Gul Nawaz alias Gul Mowaz Vs. The State
The High Court was in our view also right in holding that repeated applications for bail
on the same facts did not lie in the High Court
The learned counsel for the petitioners argued that the case was one under Section 308 of
the PPC and thus bailable; however, the Court held that it was not for the High Court at
this stage to decide whether the offence was under Section 308 or Section 307.
Shihab Din v. The State
Injuries not a test of guilt. The rule "confirming" conviction of such accused who are
injured is "too frequently applied to the detriment of justice". Injuries are not a final test
of the guilt.
The Court noted that the High Court did not consider key questions. In cases like this, the
full details of the incident must be closely examined to determine each person's criminal
liability. Although the two injured witnesses are brothers of the injured person, mere
kinship does not make their testimony unreliable if their presence is clearly proven (as
shown by the injuries on Khamisa and Allah Ditta) and if the number of accused is
reasonable given the incident.
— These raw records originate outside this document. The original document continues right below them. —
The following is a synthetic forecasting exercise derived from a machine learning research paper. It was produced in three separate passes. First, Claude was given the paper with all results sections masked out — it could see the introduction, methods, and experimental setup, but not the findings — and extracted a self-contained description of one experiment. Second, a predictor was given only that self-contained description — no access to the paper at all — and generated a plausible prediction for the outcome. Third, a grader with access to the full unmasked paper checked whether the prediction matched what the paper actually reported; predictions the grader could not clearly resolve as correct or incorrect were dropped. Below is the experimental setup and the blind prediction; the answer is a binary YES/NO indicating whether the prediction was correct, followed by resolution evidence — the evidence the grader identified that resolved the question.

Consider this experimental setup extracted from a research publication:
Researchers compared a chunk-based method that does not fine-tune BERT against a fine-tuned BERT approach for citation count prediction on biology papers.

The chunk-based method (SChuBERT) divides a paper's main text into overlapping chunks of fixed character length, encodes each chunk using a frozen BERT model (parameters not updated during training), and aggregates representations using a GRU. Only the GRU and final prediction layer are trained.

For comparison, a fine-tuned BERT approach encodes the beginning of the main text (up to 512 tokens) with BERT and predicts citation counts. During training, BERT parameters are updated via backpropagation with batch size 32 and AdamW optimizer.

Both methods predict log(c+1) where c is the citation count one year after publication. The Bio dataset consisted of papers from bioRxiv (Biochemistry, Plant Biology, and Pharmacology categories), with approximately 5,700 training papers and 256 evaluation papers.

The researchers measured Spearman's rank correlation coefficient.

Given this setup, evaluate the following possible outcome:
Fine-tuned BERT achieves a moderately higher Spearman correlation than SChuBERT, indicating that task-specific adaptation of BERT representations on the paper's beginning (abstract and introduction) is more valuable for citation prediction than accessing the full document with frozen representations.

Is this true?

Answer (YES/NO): NO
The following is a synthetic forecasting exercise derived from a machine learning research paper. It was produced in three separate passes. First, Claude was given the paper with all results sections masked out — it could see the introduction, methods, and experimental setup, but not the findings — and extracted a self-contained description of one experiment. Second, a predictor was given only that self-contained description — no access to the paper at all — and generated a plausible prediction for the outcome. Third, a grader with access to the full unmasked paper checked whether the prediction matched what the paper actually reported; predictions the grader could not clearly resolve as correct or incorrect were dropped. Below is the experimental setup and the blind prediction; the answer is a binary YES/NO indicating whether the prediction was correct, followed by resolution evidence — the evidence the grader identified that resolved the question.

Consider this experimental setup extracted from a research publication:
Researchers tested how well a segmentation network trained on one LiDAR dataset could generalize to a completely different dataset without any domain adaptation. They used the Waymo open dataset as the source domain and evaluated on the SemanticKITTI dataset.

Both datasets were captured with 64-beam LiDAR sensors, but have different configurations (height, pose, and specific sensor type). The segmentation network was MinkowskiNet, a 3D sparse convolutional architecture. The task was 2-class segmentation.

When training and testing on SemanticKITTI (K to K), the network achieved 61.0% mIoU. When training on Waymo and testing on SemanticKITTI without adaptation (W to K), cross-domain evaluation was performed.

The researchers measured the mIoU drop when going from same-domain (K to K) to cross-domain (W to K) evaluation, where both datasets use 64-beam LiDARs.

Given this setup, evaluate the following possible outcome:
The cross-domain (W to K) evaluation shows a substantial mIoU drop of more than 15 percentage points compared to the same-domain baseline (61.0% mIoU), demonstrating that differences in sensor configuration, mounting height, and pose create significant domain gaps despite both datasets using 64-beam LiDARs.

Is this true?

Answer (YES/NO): NO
Such witnesses deserve to be believed against a mere claim
of false implication by the accused. Furthermore, it is unjust to only convict those who
were injured; even capable fighters can escape without injury in a fair fight. In this case,
multiple lathi blow-marks on Khamisa and Allah Ditta, not consistently attributed to
others, support the belief that Nabi Bakhsh and Muhammad Bakhsh were responsible for
the injuries, even though the uninjured accused have escaped conviction.
Knife from dub. Knife taken out of dub by an accused at spur of moment. Death caused
by knife injuries an individual act. The companions may not be knowing that the other
man carried a knife. Therefore, section 34, PPC is not applicable.